2A: EVERYTHING IS RECURSIVE
All systems should be designed to reference themselves. Life is always self-replicating, and to build better technology we should build all components to have the basic property of "pointing" back to themselves. This self-reference is what computer scientists call recursion and it's built into the basic fabric of Geometron from the beginning.
3A: EVERYTHING IS FRACTAL
Fixed scales should be avoided both in software and in hardware. One of the weaknesses of modern technology is that it always has the maximum possible precision by default. Again, this is in opposition to the Natural world where everything has a fractal nature and precision scales with size. Thus in micro fabrication rather than having total accuracy of device placement on the sub-micrometer scale we have cm scale for part of the system, mm scale for part, 100 micron for part, and so on down to the atomic scale. One of the reasons the 1990s nanotechnology efforts have so decisively failed is the failure to recognize this aspect of technology.
1B: NO MINING
Humanity has dug up enough material to last a thousand lifetimes!

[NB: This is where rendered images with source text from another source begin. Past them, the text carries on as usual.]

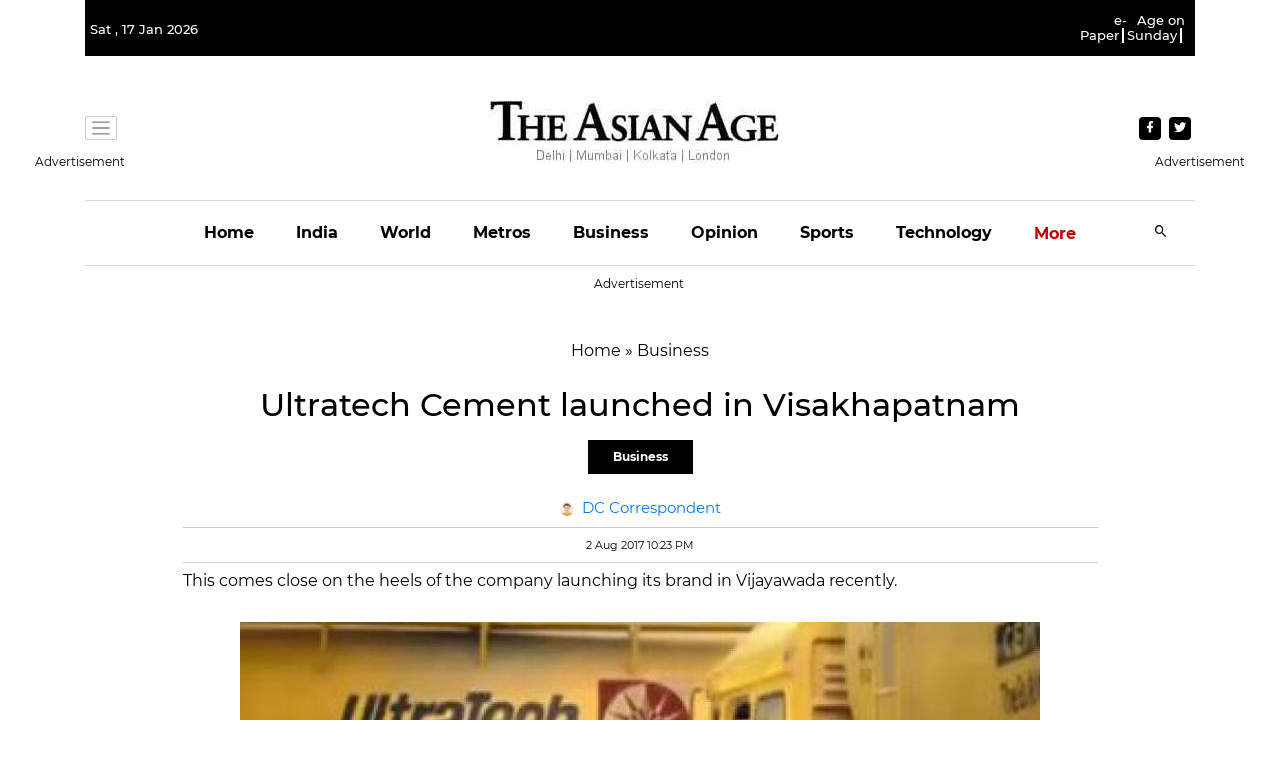

--- FILE ---
content_type: text/html; charset=utf-8
request_url: https://www.google.com/recaptcha/api2/aframe
body_size: 268
content:
<!DOCTYPE HTML><html><head><meta http-equiv="content-type" content="text/html; charset=UTF-8"></head><body><script nonce="G7zQG7k8sqwJEozBk2mE-w">/** Anti-fraud and anti-abuse applications only. See google.com/recaptcha */ try{var clients={'sodar':'https://pagead2.googlesyndication.com/pagead/sodar?'};window.addEventListener("message",function(a){try{if(a.source===window.parent){var b=JSON.parse(a.data);var c=clients[b['id']];if(c){var d=document.createElement('img');d.src=c+b['params']+'&rc='+(localStorage.getItem("rc::a")?sessionStorage.getItem("rc::b"):"");window.document.body.appendChild(d);sessionStorage.setItem("rc::e",parseInt(sessionStorage.getItem("rc::e")||0)+1);localStorage.setItem("rc::h",'1768636702024');}}}catch(b){}});window.parent.postMessage("_grecaptcha_ready", "*");}catch(b){}</script></body></html>

--- FILE ---
content_type: text/html
request_url: https://google-bidout-d.openx.net/w/1.0/pd?plm=5
body_size: 161
content:
<html>
<head><title>Pixels</title></head>
<body>

<img src="https://cm.g.doubleclick.net/pixel?google_nid=openx&google_cm&google_sc"><img src="https://cm.g.doubleclick.net/pixel?google_nid=openx&google_hm=NTE4ZWYwODQtZDM1OC0yMWMzLWU1NGUtNzNkZDlhNDcyNTE1"><img src="https://match.adsrvr.org/track/cmf/openx?oxid=7de1234e-1a2f-7f67-f0ae-296450a5eb75&gdpr=0"><img src="https://ups.analytics.yahoo.com/ups/58934/cms"><img src="https://ad.turn.com/r/cs?pid=9&gdpr=0">

</body>
</html>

We are surrounded by plastic, glass and metal waste on all sides everywhere on the planet, as well as "junk" that still works but is not used due to obsolescence. The physical layer of Geometron is always designed to work on the oldest possible equipment, and with maximal repurposing of trash into workable hardware. We have plenty of screens and batteries for a whole 10 billion person human race to have smart information devices, we just haven't organized the matter correctly yet.
2B: NO MONEY
Money: the use of integer numbers to describe value. This has been very useful for a few thousand years, but as a model for value it's breaking apart. People blame various factors for this and propose bandaid solutions but the problem goes much deeper. Integer numbers have run their course. They're a great model but they are just that: a model. New technologies need to leave money behind and seek to create patterns outside the Money system. That's why the "business plan" in this document involves no equity, debt, inventory, employees, or real estate. It's just people talking about stuff and building stuff, which does not need money. We all need money to survive in today's society but the things we build should function without it.
3B: NO PROPERTY
Again, property has had its place in history, largely to help stimulate humans to dig vast amounts of stuff out of the ground with great vigor for a few thousand years. But it's not working. Property may have its place in society at large for now but I would say that in building new and better technology we must totally renounce it as a philosophical idea. That means that the work produced here is not just "open source" or "GPL" or something, it is *public domain* with no restrictions whatsoever. And we will seek to always use as input materials media and machines that are totally public domain as well, even if it means using stuff over 100 years old by default.